Papa Francesco contro il cyberbullismo, una piaga che vuole debellare con le Scholas Occurrentes

di Franca Giansoldati

Città del Vaticano – Papa Francesco in prima linea contro il cyberbullismo. Domani pomeriggio il pontefice per la quarta volta farà visita alla sede di Scholas Occurrentes, a piazza San Callisto dove ha sede la fondazione che ha realizzato una rete educativa a livello internazionale e da dove si annuncerà un convegno sulla piaga della violenza esercitata sul web, un appuntamento previsto per giugno. L’anno scorso era stato annunciata anche la creazione di un Osservatorio internazionale sul cyberbullismo – Ico, International Cyberbullying Observatory – con sede in Vaticano.
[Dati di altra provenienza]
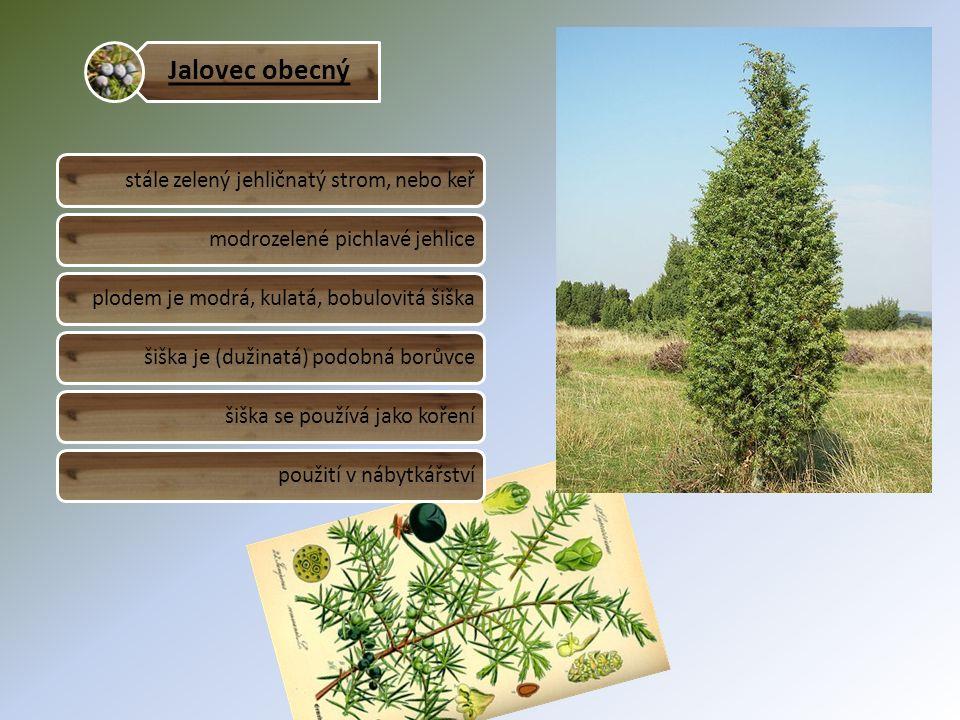 Jalovec obecný stále zelený jehličnatý strom, nebo keřmodrozelené pichlavé jehliceplodem je modrá, kulatá, bobulovitá šiškašiška je (dužinatá) podobná borůvcešiška se používá jako kořenípoužití v nábytkářství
L’idea  era stata presentata da Jose Maria Corral, presidente di Scholas Occurrentes e amico personale del pontefice dai tempi di Buenos Aires. «Bisogna raccogliere le informazioni da ogni parte del mondo, generare proposte concrete e favorire politiche pubbliche di prevenzione del fenomeno». Domani nella sede delle Scholas il Papa farà alcuni video collegamenti con gli studenti che frequentano la rete cattolica. Il Portogallo, Panama, la Romania e Milano dove è stato definito un importante accordo con una realtà pediatrica proprio per aiutare le vittime di cyberbullismo, attraverso l’arte e il gioco.

Secondo una indagine di qualche anno fa realizzata dall'Istat, in Italia un ragazzino su due è vittima di episodi di bullismo. L’età a rischio è quella compresa fra 11 e i 17 anni, anche se il periodo più critico è fra 11 e 13: all’inizio parolacce e insulti, seguiti dalla derisione per l’aspetto fisico e poi, in 4 casi su cento, si arriva a botte, calci e pugni. Una spirale che porta alla depressione e in alcuni casi anche al suicidio.